HS5. The degree to which my career seems “stalled.”

3.01 ± 1.03

PSM

(1–5)

PSM1. Meaningful public service is very important to me.

3.98 ± 0.77

PSM2. I am often reminded by daily events about how dependent we are on one another.

3.88 ± 0.80

PSM3. Making a difference in society means more to me than personal achievements.

3.74 ± 0.85

PSM4. I am prepared to make sacrifices for the good of society.

3.41 ± 0.96

PSM5. I am not afraid to go to bat for the rights of others, even if it means I will be ridiculed.

3.45 ± 0.91

Job performance

(1–4)

JP1. Quality of your performance.

3.80 ± 0.67

JP2. Your productivity on the job.

3.86 ± 0.70

JP3. How do you evaluate the performance of your peers at their jobs compared with yourself doing the same kind of work?

3.88 ± 0.68

JP4. How do you evaluate the performance of yourself at your job compared with your peers doing the same kind of work?

3.86 ± 0.69

PSM was measured with a five-item scale developed by Coursey and Pandey [18]. For example, the item, “Making a difference in society means more to me than personal achievements” (Table 2) asks the respondents to rate their PSM on a scale from 1 (strongly disagree) to 5 (strongly agree). Higher values indicate greater PSM. In our research, this scale was shown to have high reliability (α = 0.84).
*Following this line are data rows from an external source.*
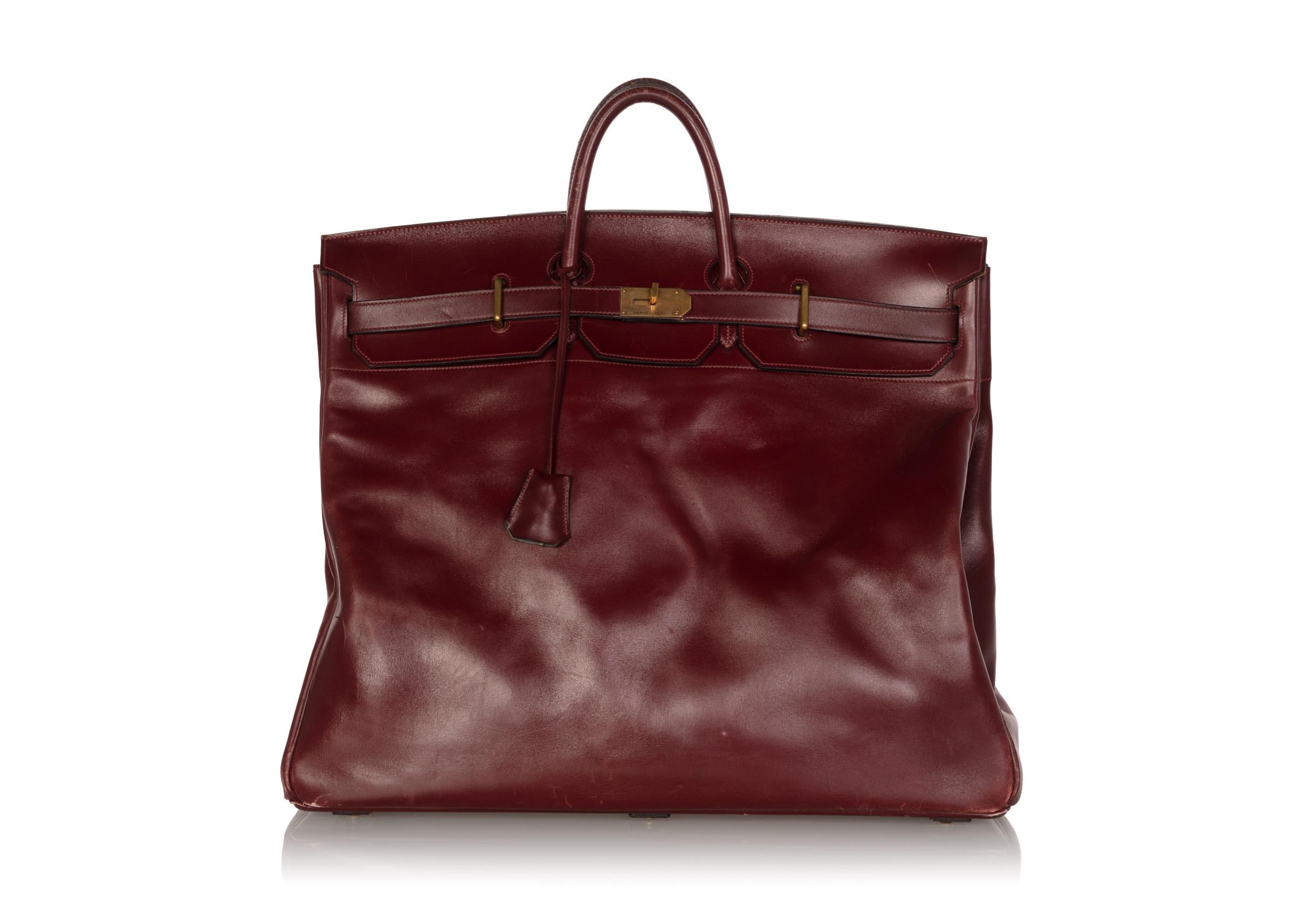 18117cc163f Hermes Bonwit Teller Vintage Burgundy Travel Birkin Bag, 1970s For Sale at  1stdibs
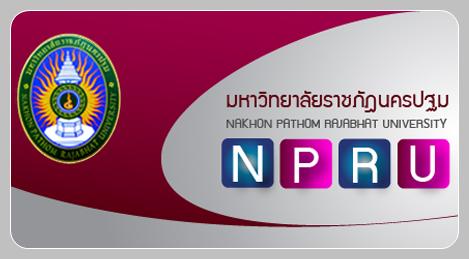 www.npru.ac.th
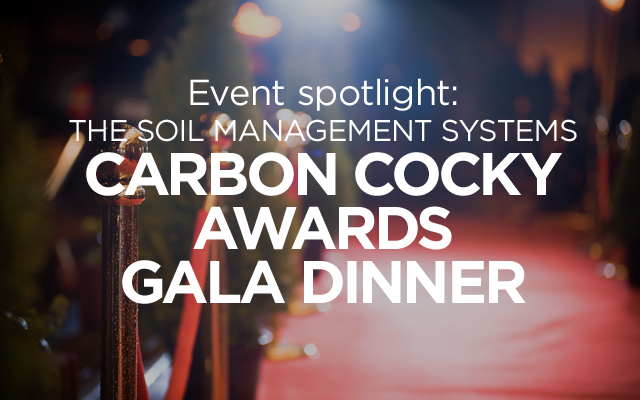 The National Carbon Cocky Awards Gala Dinner
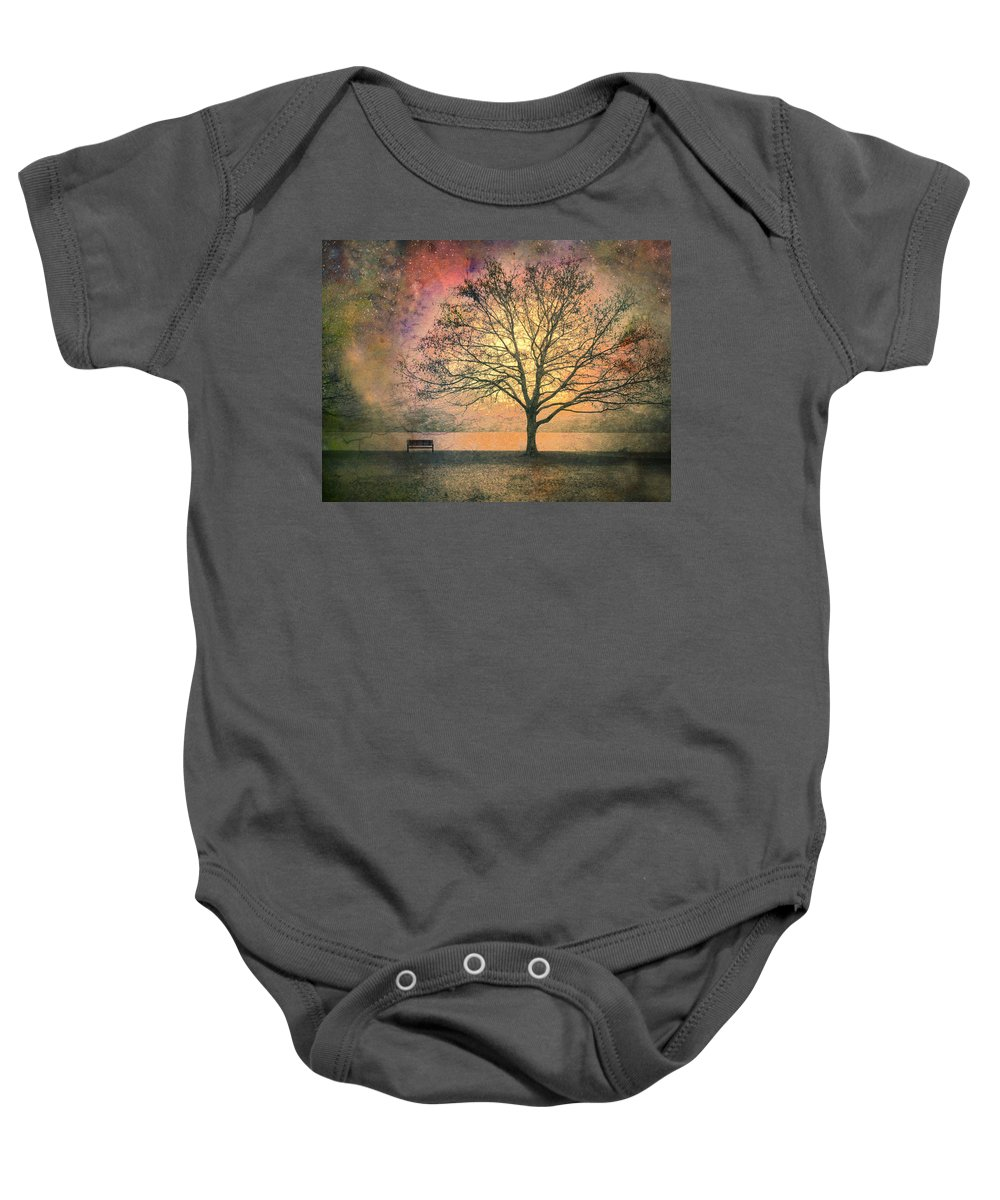 Tree Baby Onesie featuring the photograph And The Morning Is Perfect In All Her Measured Wrinkles by Tara Turner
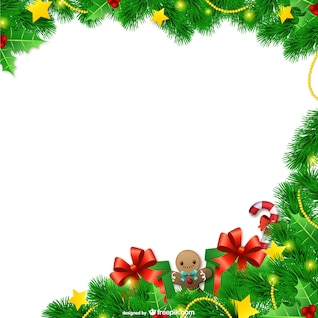 Marco de la Navidad con las hojas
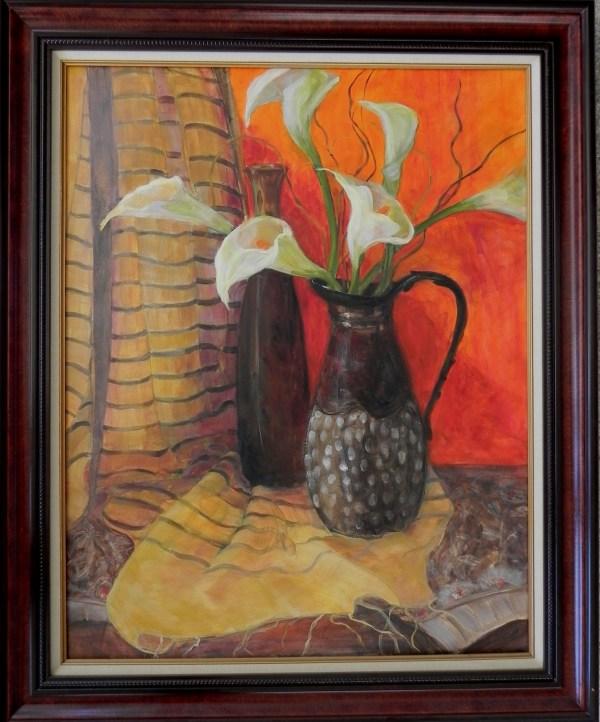Art & Silent Auction In School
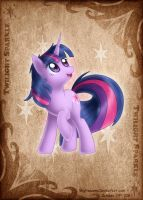 MLPC - Twilight Sparkle by SkyHeavens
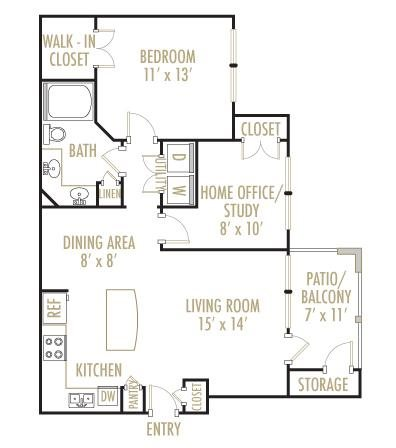 Colorado 1x1 Floor Plan 5
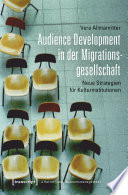 Audience Development in der Migrationsgesellschaft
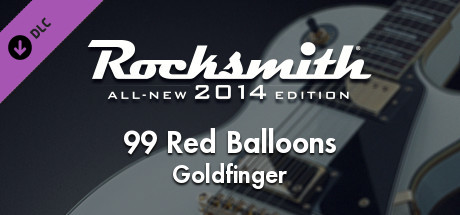 "Rocksmith® 2014 Edition – Remastered – Goldfinger - ""99 Red Balloons"""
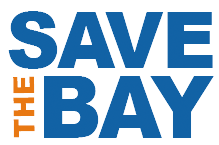 logo-save-the-bay.png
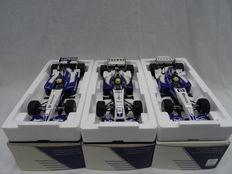 Minichamps - Scale 1/18 - Lot with 3 Williams F1 BMW models of Ralf Schumacher: FW25 / FW23 / FW26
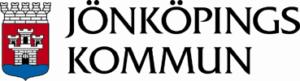Jonkopings Kommun - logo
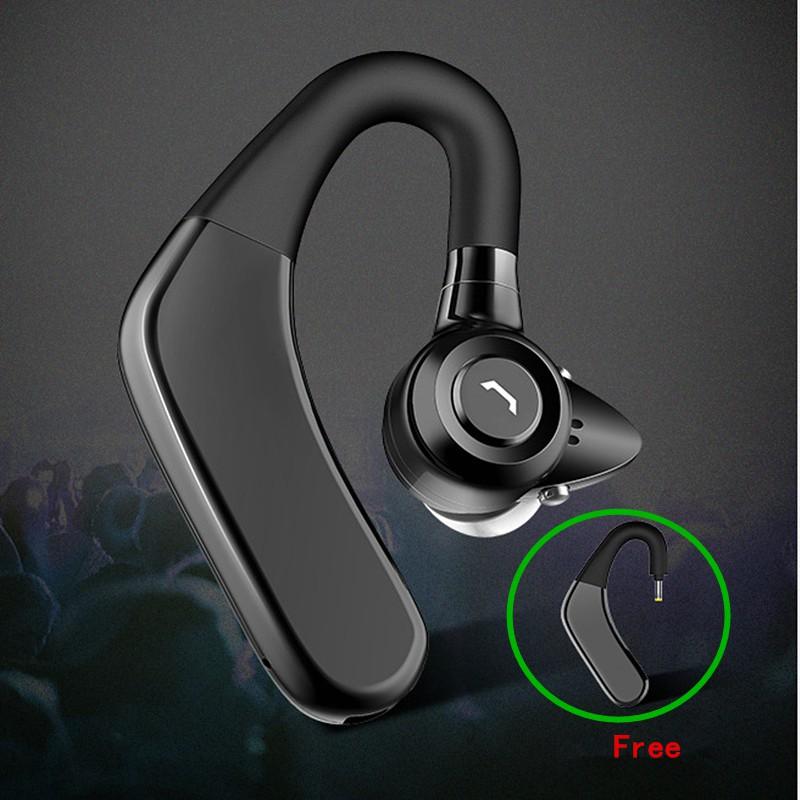 Tai Nghe Bluetooth V4.1 M5 tặng kèm 1 tai nghe thay thế -dc2881 - 2618125 , 1346209580 , 322_1346209580 , 325000 , Tai-Nghe-Bluetooth-V4.1-M5-tang-kem-1-tai-nghe-thay-the-dc2881-322_1346209580 , shopee.vn , Tai Nghe Bluetooth V4.1 M5 tặng kèm 1 tai nghe thay thế -dc2881
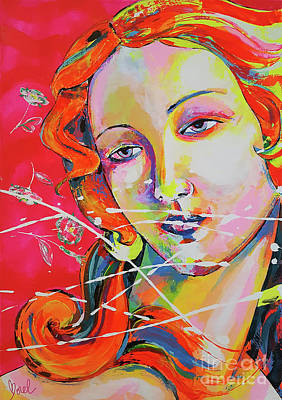 Painting - Venus by Marie-Armelle Borel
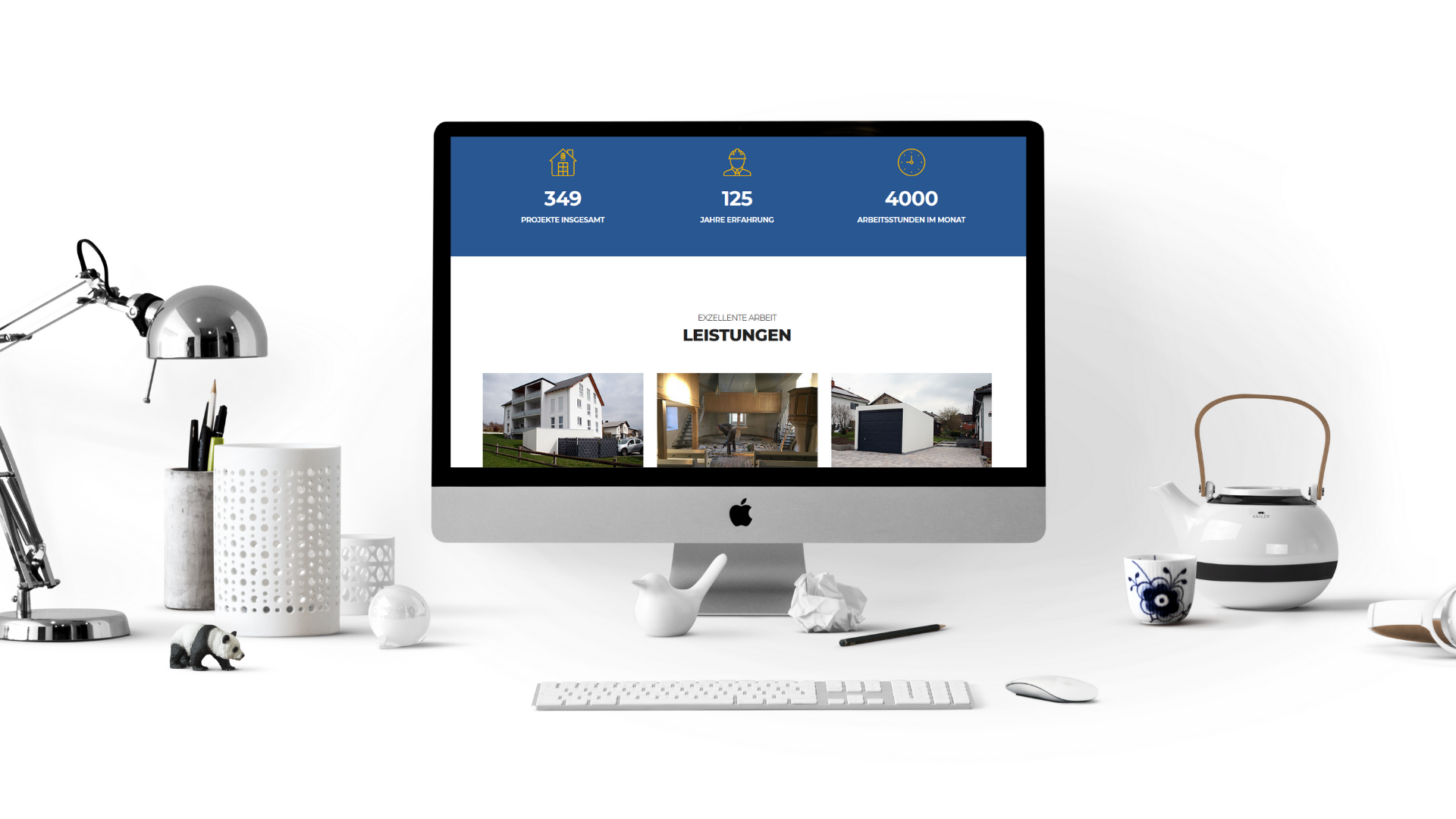 Tripp Bau Webseite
Job performance was measured with a four-item scale that was developed by Darwish [20]. For example, the questions “Quality of your performance” and “How do you evaluate the performance of yourself at your job compared with your peers doing the same kind of work?” (Table 2) ask the respondents to rate their job performance on a scale from 1 (no good) to 5 (very good). Higher values indicate greater job performance. The self-appraisal of job performance as an evaluation device had been adopted by others and yielded acceptable outcomes [21, 22]. This scale was shown to have high reliability (α = 0.86).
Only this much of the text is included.